Evening everybody, I have a serious problem on my hands and I now have absolutely ran out of options so I would really appreciate some input from you guys as I am really stuck now.
I've built a file server for a company, the server specs is as follows:
NORCO 4U, Rackmount with 10 Hot swappable bays
Intel i7-4820k Gigabyte GA-X79-UP4 32GB, Corsair RAM (4x8GB) Corsair CX750W PSU Intel RT3WB080 RAID controller 120GB SSD (OS drive) Intel i340-T4, quad 1Gb NIC Asus GT610 GPU 8xWestern Digital RED WD40EFRX drives The SSD was connected straight to the motherboard, while the 4TB drives was connected to the RAID controller. The SSD acts as the OS drive, while the 8x4TB drives was setup in RAID 6. Over a period of about 8 months, I’ve lost more than 10 (of the 4TB drives) drives already on this setup.
The drive failures seems completely random. The NORCO chassis contains two bays with 5 drives each. The drive failures was completely random, in other words, it was not allocated to a specific drive bay (one of the two), it was not specific that it was the top drives, nor the bottom drives that failed. It was really random drive failures. Sometimes the drives will run fine for weeks, and then all of a sudden 2 (and 3) drives will fail in one weekend.
SMART information was not completely out of the norm, but there was a slightly elevated Read Allocation Errors on the drives that I’ve had to replace.
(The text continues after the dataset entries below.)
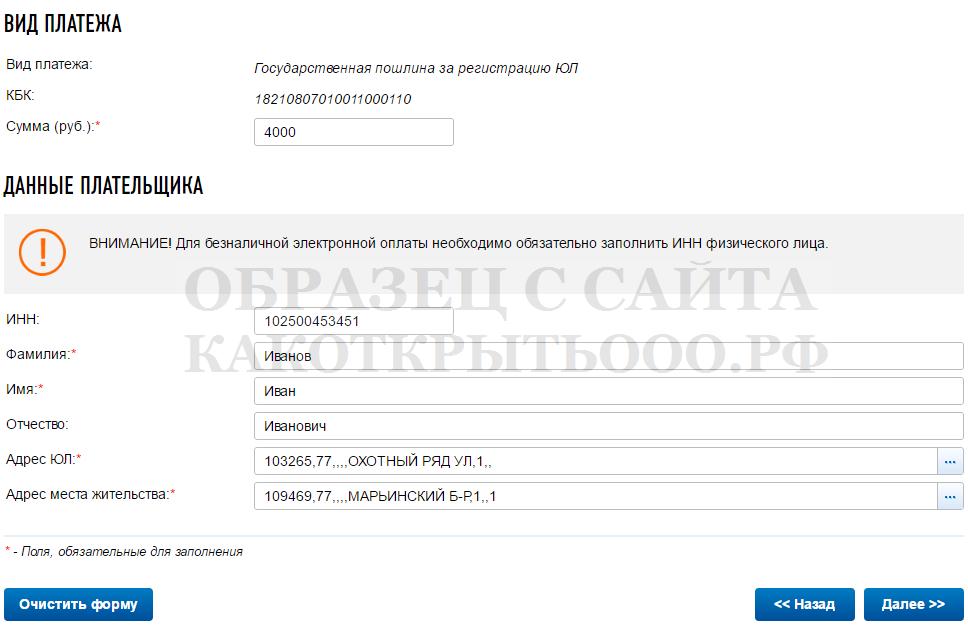 Реквизиты для уплаты страховых взносов ип без работников по московской области за 2012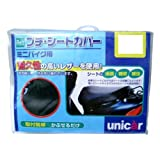 ユニカー(Unicar) プチシートカバー M3サイズ BS-014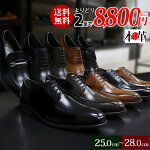 ビジネスシューズ紐靴メンズ靴本革大きいサイズブラウンブラック3Eキングサイズモンク内羽根ストレートチップローファーロングノーズレザー革靴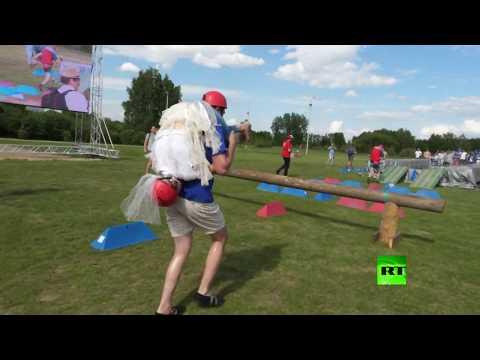 انطلاق مسابقة حمل الزوجات على الأكتاف في روسيا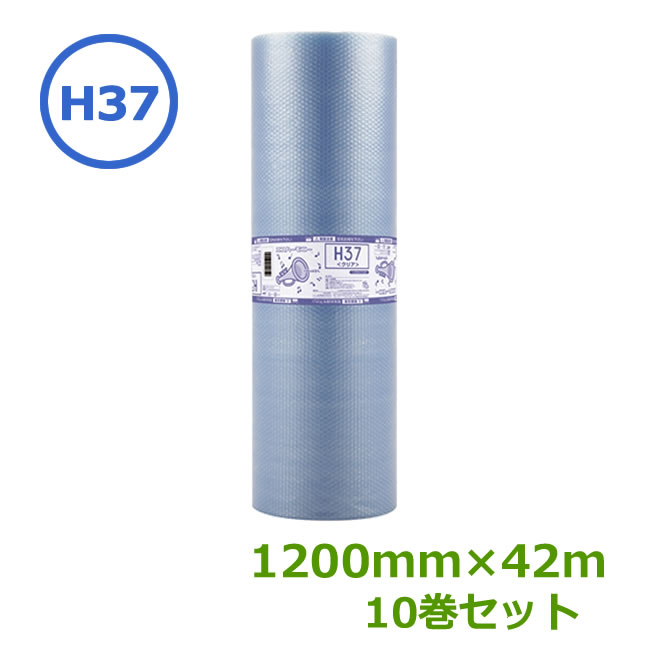 プチプチ ロール エコハーモニー H37クリア色(緑~青) 1200mm×42m 10巻セット【代引・個人不可】【 川上産業製 d37 同等品 原反 】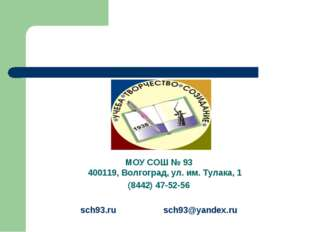 МОУ СОШ № 93 400119, Волгоград, ул. им. Тулака, 1 (8442) 47-52-56 sch93.ru s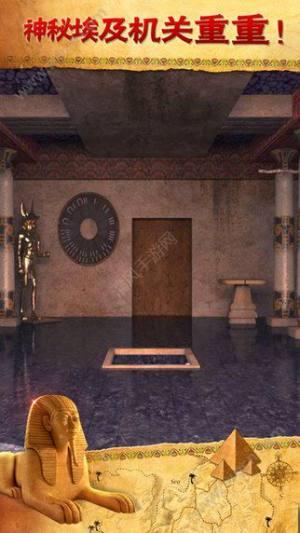 密室逃脱11图3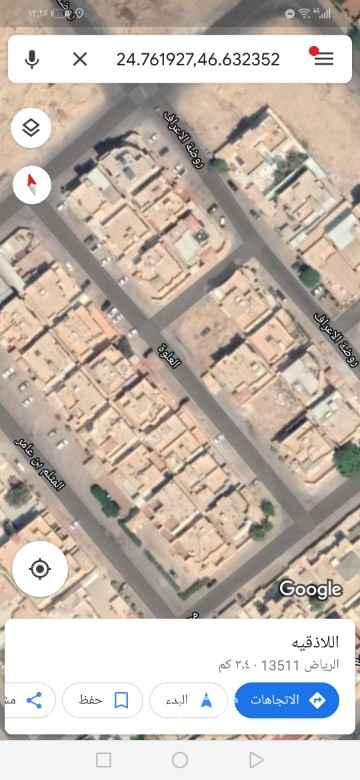 أرض للبيع في شارع ابي الحسن الحصري ، حي العقيق ، الرياض ، الرياض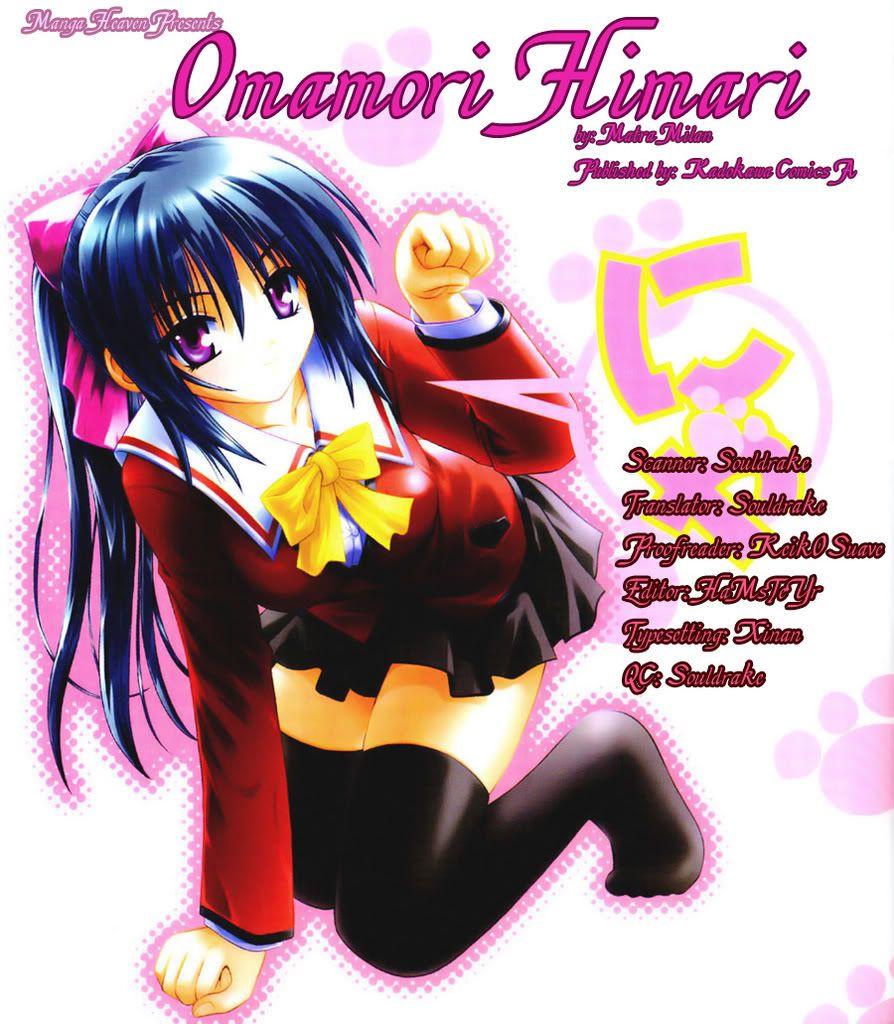 Omamori Himari chap 01 Ecredit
As a process of elimination, I’ve replaced the SAS cables (SAS cables fanning out to 4 SATA connectors which plugs into the back of the drive bays). This did not solve anything and the drives continued popping out of the arrays and I continued replacing them with new ones.
At this stage, I was getting really desperate to try and figure out what is causing the issues and to preserve the data (recovering from out backups took ages) so I’ve removed 4 of the drives and re-allocated 3 of them to 3 other servers and used them for internal storage (nearline backups). I’ve removed the fourth drive out of the RAID controller and connected that straight onto the motherboard (via a SATA cable to the back of the Norco backplane). This was done about 6 months ago, and to date, not a single one of these four drives have failed. The four drives that remained in the Array however, kept on failing fast.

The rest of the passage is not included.